Unfortunately, Octavia Brown and her daughter may be among the last they are able to help. “Families Moving Forward is facing a double whammy,” says Leslie Frost, the nonprofit’s executive director.

“Our services have never been more necessary, but finding the funds to operate has never been more difficult. We have managed to raise enough to survive to the end of 2009, but there is still a real possibility of a shutdown of the agency in 2010 unless we can raise a sufficient reserve,” Frost says.

“We need to raise an extra $250,000 by December 31 to keep our doors open well into the future.”

Frost is among the staffers who have pretty much been working around the clock for months to try and find a solution to the predicament they are in.
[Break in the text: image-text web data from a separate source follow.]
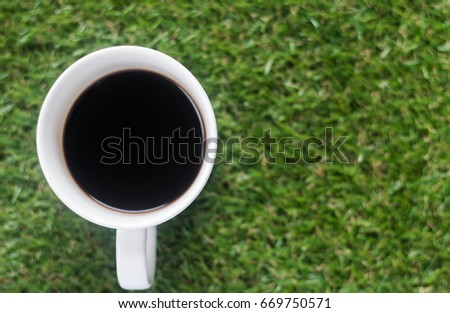 grass background There is a white coffee mug placed on the grass in the glass with black coffee.
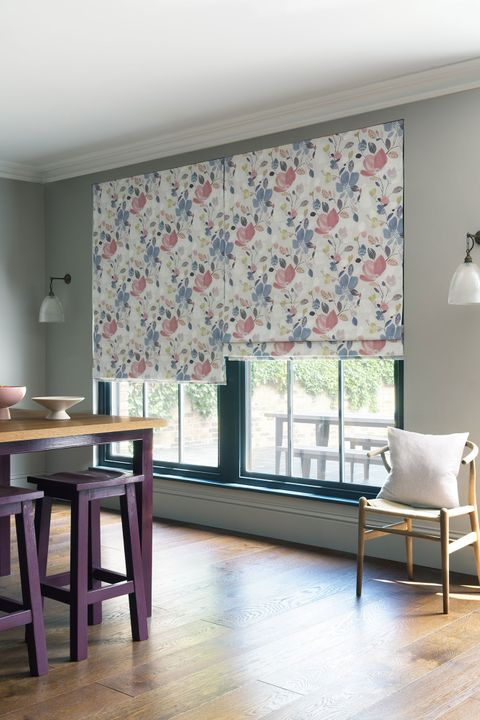 Layers of a Roman blind featuring a lavender, rose and yellow coloured floral pattern hang neatly in front of a window.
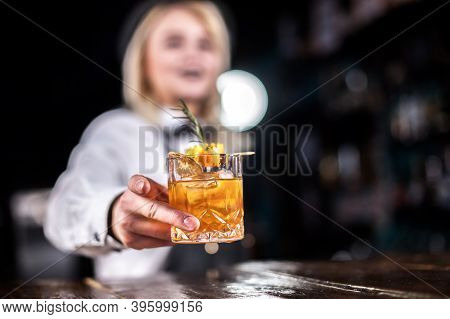 Girl Bartender Mixes A Cocktail At The Saloon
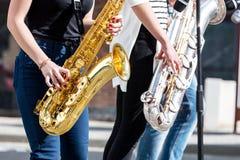 Jazzband von jungen Musikern mit den Saxophonen, die während m durchführen stockbilder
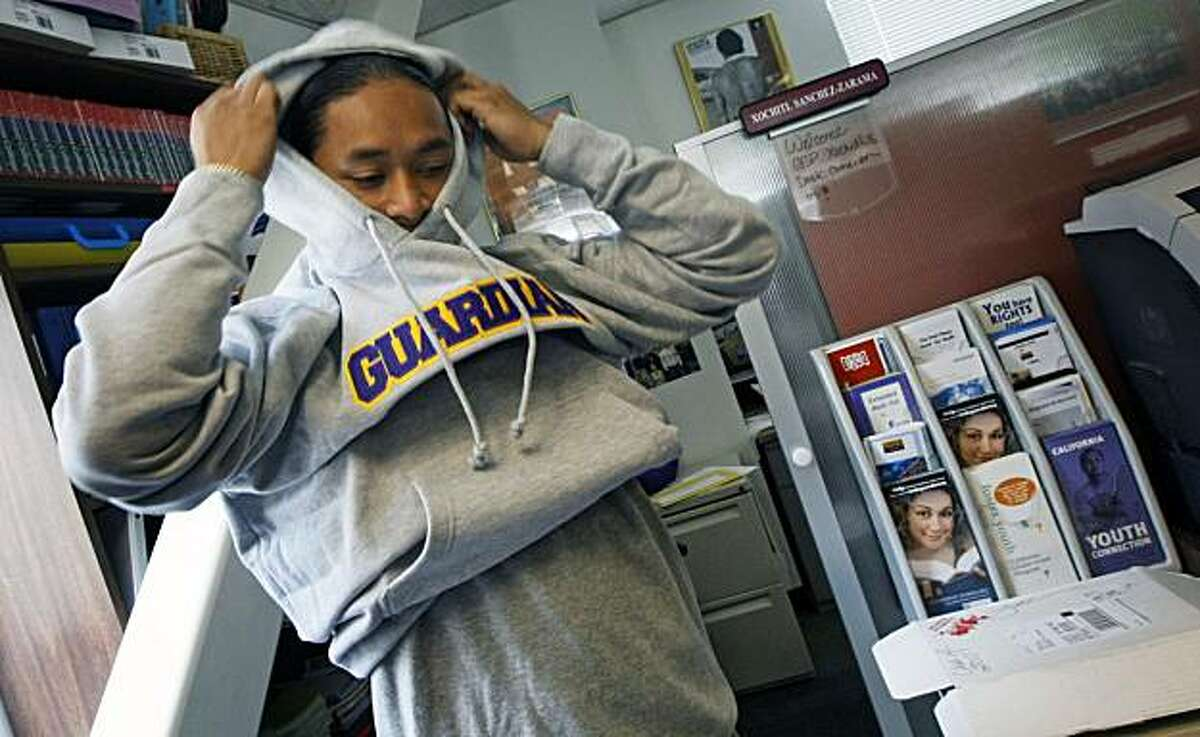 Sokhom Mao tries on a graduation gift, a sweatshirt from the Guardian Scholars program that proclaims his graduation from San Francisco State Tuesday May 18, 2010. Mao a former foster child did it with the help of the Guardian Scholars program.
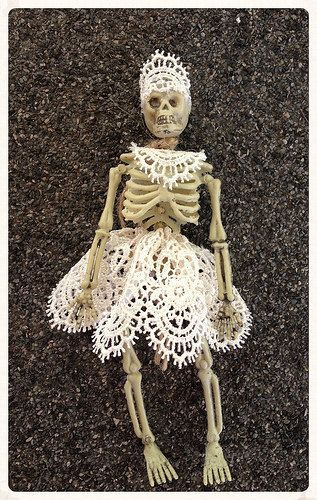 A six inch skeleton has a lace dress with a matching head piece.    can sit or hang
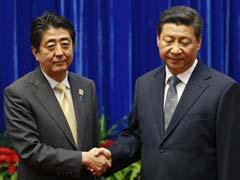 China, Japan Leaders Meet in Sign of Easing Tensions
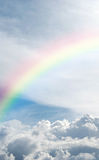 Heavenly rainbow. A heavenly rainbow set against a beautiful cloudscape Stock Image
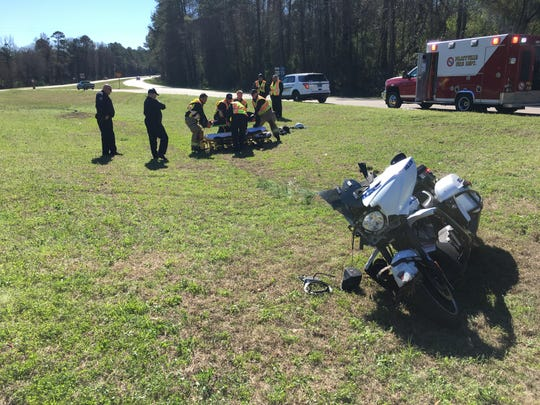 A PPD motor officer received minor injuries in a Wednesday morning wreck.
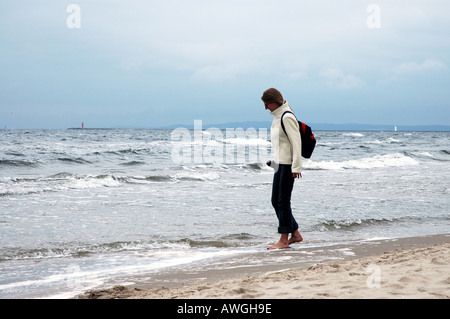 Woman walking on the beach, Baltic seashore in Swinoujscie, Poland - Stock Photo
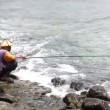 Stockvideo: Fisherman, sunset, sea, sun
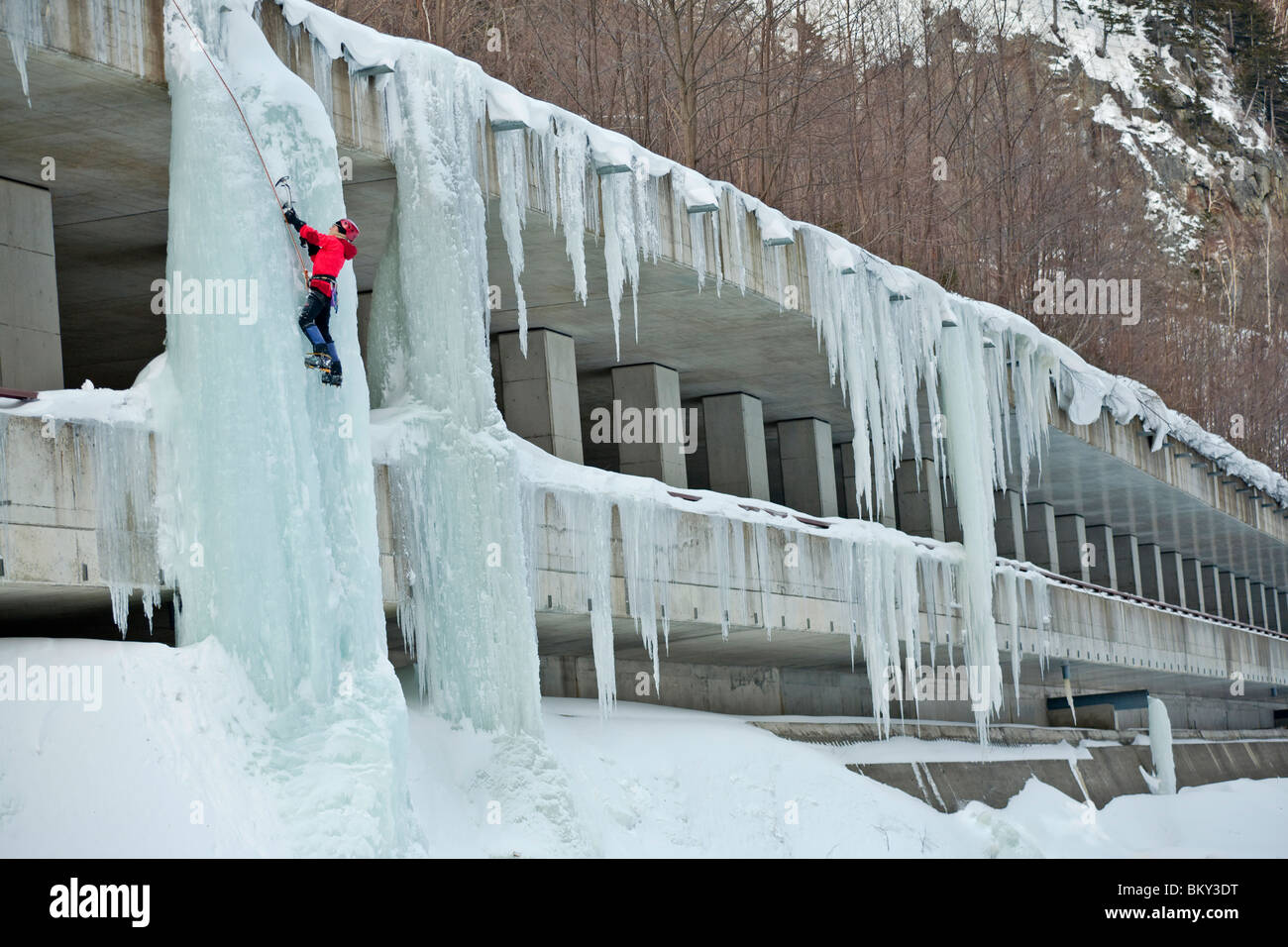 Eine Frau steigt eine Eissäule auf einer Autobahn in Sounkyo Schlucht, Daisetsuzan Nationalpark, Hokkaido, Stockbild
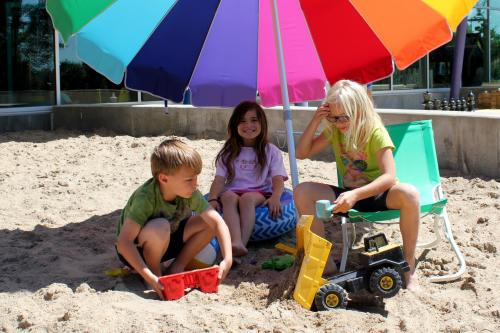 three children playing in sand under rainbow umbrella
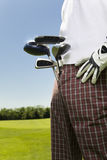 Golf club. Golfer moving to the next hole Stock Images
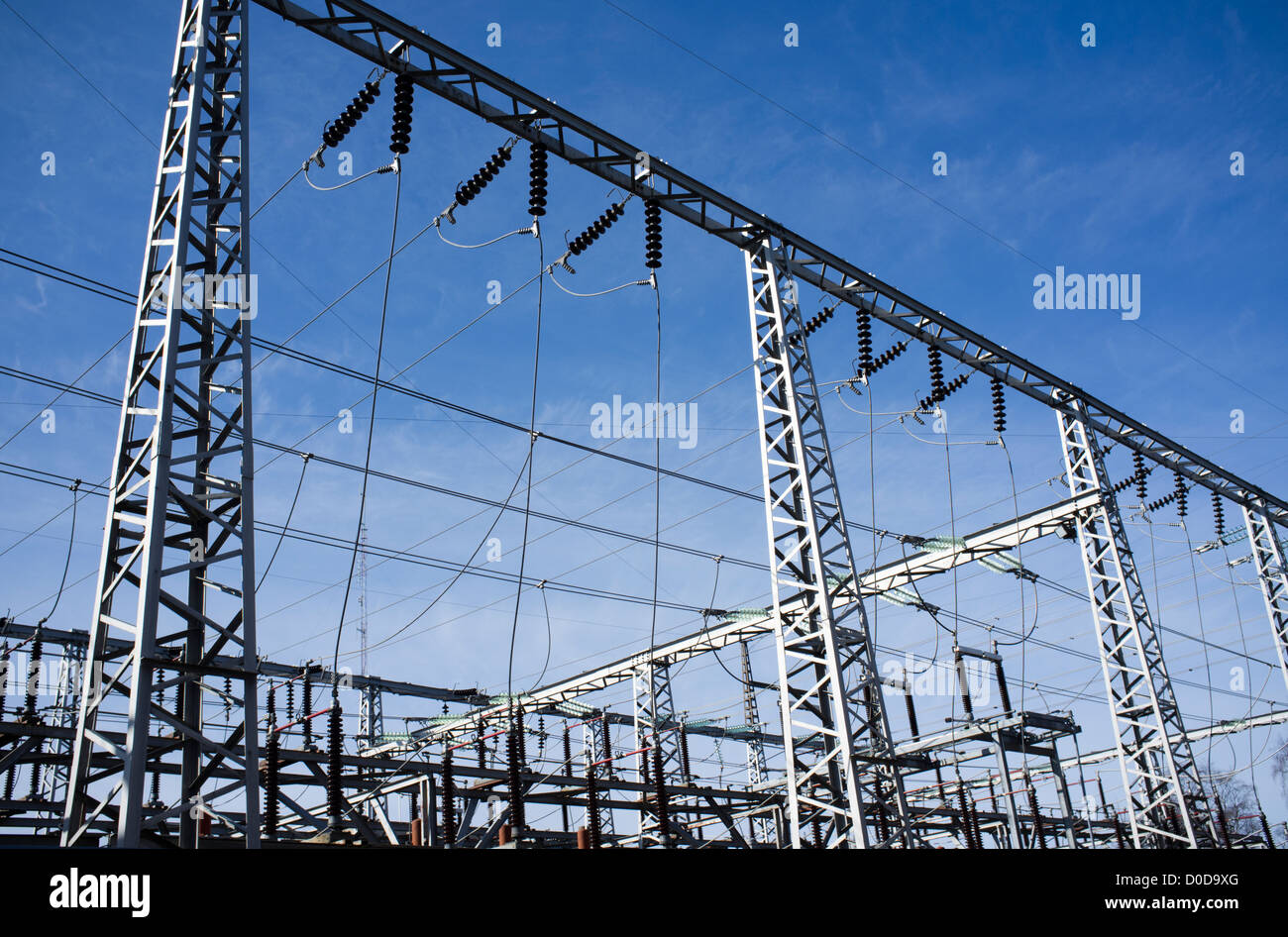 High-voltage overhead power transmission lines against blue sky - Stock Image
Due to the current economy, charitable giving is down, but need is way up.

Since July 2008, FMF has been receiving about 300 calls per month from homeless families seeking shelter. “That’s an increase of 600 percent in just two years,” says Frost, “and those 300 calls represent more than 1,000 people, of which nearly 400 are under the age of six.”

Here’s just a sampling of messages left recently on the nonprofit’s voicemail:

“Hi, my name is Victoria and I’m looking for emergency shelter for me and my two kids.”

“Hi, my name is Charlie. I have two children, and we’re facing eviction because I lost my job. I got laid off. It was a good job.”

“Hi. My family is in need of emergency shelter. Can you please help?”

Frost says she wishes these calls could have been answered by a live person, but “We just don’t have the staff available to do that right now. We’re down to the bare bones.”

Unfortunately, FMF was not able to help any of those three families. “One of our counselors called them all back, though, and offered other appropriate resources,” says Frost. “I wish we could have helped, but at the time they called our shelter was full.”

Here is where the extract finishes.